The elder Pliny captained galleys in the direction of the flaming eruption and inhabitants whose only hope of escape was now by water. “The ash already falling became hotter and thicker as the ships approached the coast and it was soon superseded by pumice and blackened burned stones shattered by the fire.” Disembarking, he calmed his friends and went to bed, but was woken as the courtyard rapidly filled with hot ash and the buildings shook. “Outside, there was the danger from the falling pumice, although it was only light ad porous. After weighing up the risks, they… tied pillows over their heads with cloths for protection.” Shortly after walking down to the shore the elder Pliny collapsed and died, asphyxiated, his nephew presumed, by heat and sulfuric fumes.

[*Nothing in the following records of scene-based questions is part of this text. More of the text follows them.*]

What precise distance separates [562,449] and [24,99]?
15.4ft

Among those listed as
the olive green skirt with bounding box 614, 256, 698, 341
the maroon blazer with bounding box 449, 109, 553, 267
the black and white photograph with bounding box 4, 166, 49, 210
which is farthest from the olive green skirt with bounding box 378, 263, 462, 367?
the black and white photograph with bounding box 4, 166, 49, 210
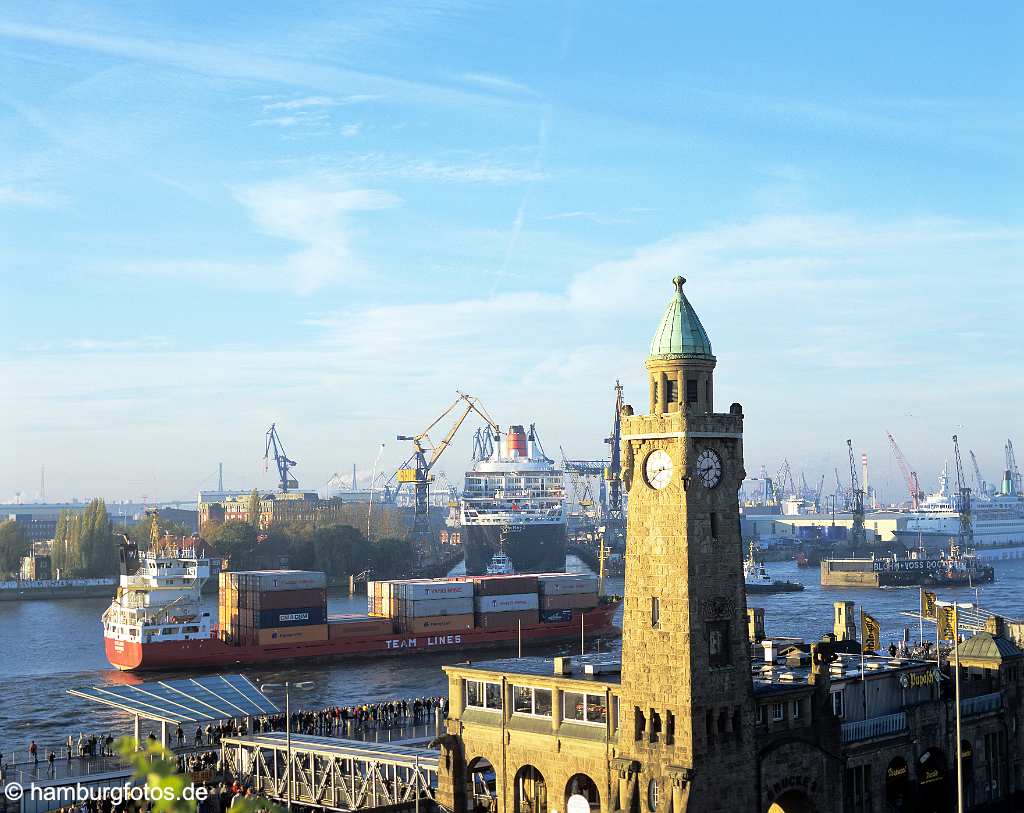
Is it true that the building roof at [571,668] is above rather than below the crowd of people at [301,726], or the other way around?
above

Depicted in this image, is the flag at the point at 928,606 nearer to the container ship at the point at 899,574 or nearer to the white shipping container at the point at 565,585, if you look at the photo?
the white shipping container at the point at 565,585

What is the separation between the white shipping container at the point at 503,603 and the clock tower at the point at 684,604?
76884mm

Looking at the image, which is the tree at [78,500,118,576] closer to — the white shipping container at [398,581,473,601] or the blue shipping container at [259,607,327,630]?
the white shipping container at [398,581,473,601]

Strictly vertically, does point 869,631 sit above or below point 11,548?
below

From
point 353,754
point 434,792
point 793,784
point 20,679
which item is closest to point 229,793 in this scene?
point 353,754

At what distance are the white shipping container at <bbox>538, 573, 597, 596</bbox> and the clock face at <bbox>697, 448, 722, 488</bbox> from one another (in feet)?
266

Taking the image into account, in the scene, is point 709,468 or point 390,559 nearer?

Death came faster to those cities southeast of the volcano, as winds showered them with hot ash and pumice for eighteen hours. Herculaneum had been destroyed in a nuée ardente the previous evening. Vesuvius produced a sequence of six pyroclastic surges, of increasing power. The fourth reached the city of Pompeii, covering it in hot ash. The inhabitants were subjected to a momentary heat surge in excess of 400°F—hot enough to melt silverware but not glass—causing instant death.
Like obsidian and Pele’s hair, pumice is a kind of glass, formed from silica-rich lavas. Research at Pompeii led by Sissel Tolaas is exploring what the pumice might reveal about unseen aspects of the eruption, treating the foamy rocks as time capsules—a moment frozen in stone. Tolaas is, among other things, a scientist of smell. She has previously worked with MIT to identifying the smell of fear in men’s sweat, and developed an odor for a women’s organization in India, which is used to deter sexual assault. “Stone also has memory,” says Tolaas. “There are a lot of smells that are unique to this site, and if you don’t preserve them, one way or another, soon there will be none at all.”
Traces remain of the gas trapped during the rapid hardening of frothing magma. Studying the air pockets, Tolaas has also found deposits of powdery ash captured in the moment of the explosion and preserved for almost 2,000 years. Analyzing molecules harvested from the pumice, she has found traces of organic material, but most of the compounds she has discovered she has never smelled before.
They do not correspond to any of the 10,000 smells in her library, which includes samples gathered at mountains in Iceland, Norway, and South Africa. It is, she thinks, not a smell from the surface of the Earth, but from somewhere deeper: “It’s like the interior of the earth breathing. One nanosecond of that breath, captured in a bubble.” It’s something no human would ordinarily be able to smell and survive: Vesuvius, erupting.